▶ _Texto proporcionado_:
«TÚ ERES MI HIJO AMADO, EL PREDILECTO»
Jesús apareció en Galilea cuando el pueblo judío vivía una profunda crisis religiosa. Llevaban mucho tiempo sintiendo la lejanía de Dios. Los cielos estaban “cerrados”. Una especie de muro invisible parecía impedir la comunicación de Dios con su pueblo. Nadie era capaz de escuchar su voz. Ya no había profetas. Nadie hablaba impulsado por su Espíritu. Lo más duro era esa sensación de que Dios los había olvidado y ya no le preocupaban los problemas de Israel.
Ese Espíritu que desciende sobre él es el aliento de Dios que crea la vida, la fuerza que renueva y cura a los vivientes, el amor que lo transforma todo. Por eso Jesús se dedica a liberar la vida, a curarla y hacerla más humana. Los primeros cristianos no quisieron ser confundidos con los discípulos del Bautista. Ellos se sentían bautizados por Jesús con su Espíritu. Hermanos, sin ese Espíritu todo se apaga en el cristianismo. La confianza en Dios desaparece, la fe se debilita.
Con lo que estamos viviendo en este tiempo de crisis y de encerramiento, no debemos de olvidar que sin el Espíritu de Jesús, la libertad se ahoga, la alegría se apaga, la celebración se convierte en costumbre, la comunión se resquebraja. Sin el Espíritu la misión se olvida, la esperanza muere, los miedos crecen, el seguimiento a Jesús termina en mediocridad religiosa. Hoy podemos ver que nuestro mayor problema es el olvido de Jesús y el descuido de su Espíritu. Es un error pretender lograr con organización, trabajo, devociones o estrategias diversas, lo que solo puede nacer del Espíritu. Hemos de volver a la raíz, recuperar el Evangelio en toda su frescura y verdad; bautizarnos con el Espíritu de Jesús.
El texto de este domingo nos habla del testimonio de Juan el Bautista sobre Jesús, quien llevará a cabo su obra, no por un bautismo de agua (aunque sea un símbolo), sino por el bautismo en el Espíritu. Es la presentación profética, pero sencilla, del que ha de revelar a Dios, sus mandamientos, su proyecto de salvación y de gracia. Jesús vino al Jordán como hombre, pero al pasar por el Jordán, como el pueblo, quedó «constituido» en el profeta definitivo del Dios de la salvación. Por eso se ha dicho que este es un relato de “vocación” profética.

▶ _Tu objetivo_:
Responde estas preguntas sobre el texto del bautismo de Jesús:
1. ¿Cómo estaban los cielos cuando Jesús apareció en Galilea?
2. ¿Con quiénes no quisieron ser confundidos los primeros cristianos?
3. ¿Qué clase de relato se dice que es este pasaje del Jordán?

▶ _Sección de datos_:
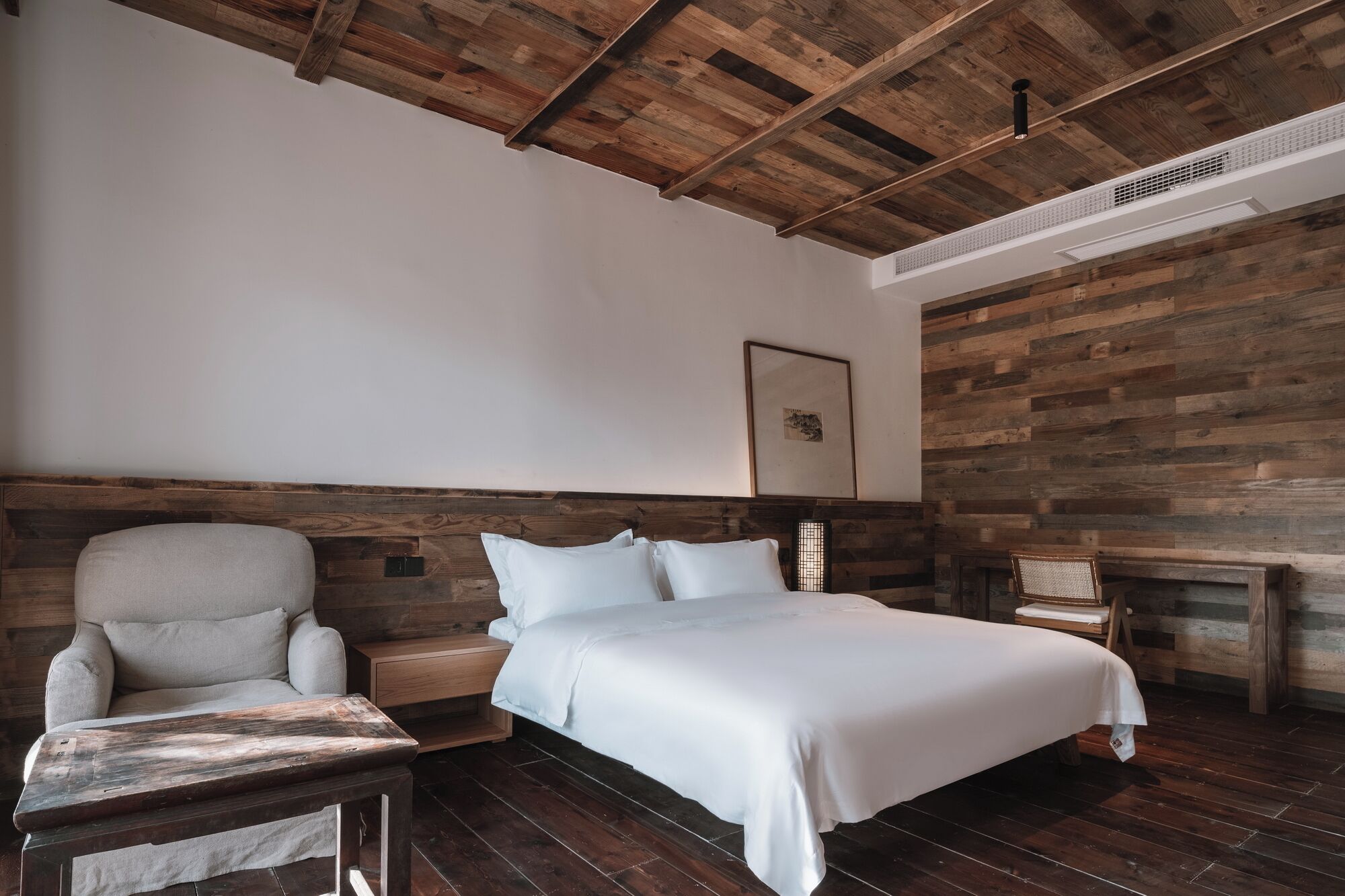Un dormitorio con techo de madera, cama con ropa de cama blanca, una silla y una mesita.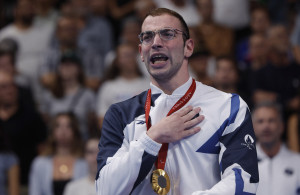 <p>Paris 2024 Paralympics - Men's 200m Freestyle - S4 Medal Ceremony - Paris La Defense Arena, Nanterre, France - September 3, 2024 Gold medallist Ami Omer Dadaon of Israel celebrates on the podium REUTERS/Andrew Couldridge</p>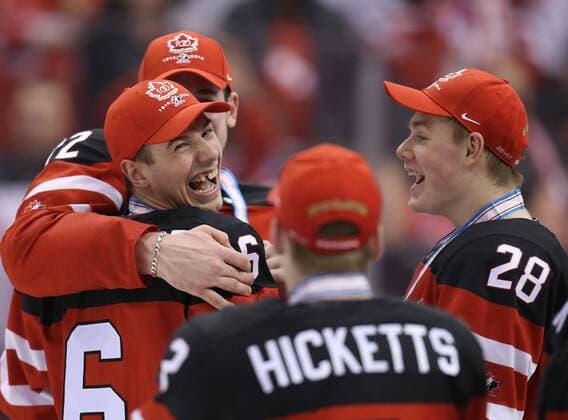TORONTO, CANADA. JANUARY 5, 2015. Canada s Shea Theodore, Joe Hicketts, and Lawson Crouse (L-R) celebrate winning the 2015 IIHF World Junior Championship final Ice hockey Eishockey match against Russia at the Air Canada Centre. The Canadian team won the game 5:4. Yelena Rusko TASS  RE159378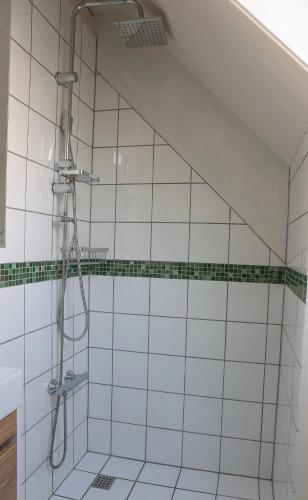 a shower in a bathroom with white tiled walls at Townhouse Hirtshals with sea view in Hirtshals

▶ _Solución del problema_:
1. Estaban "cerrados".
2. Con los discípulos del Bautista.
3. Un relato de "vocación" profética.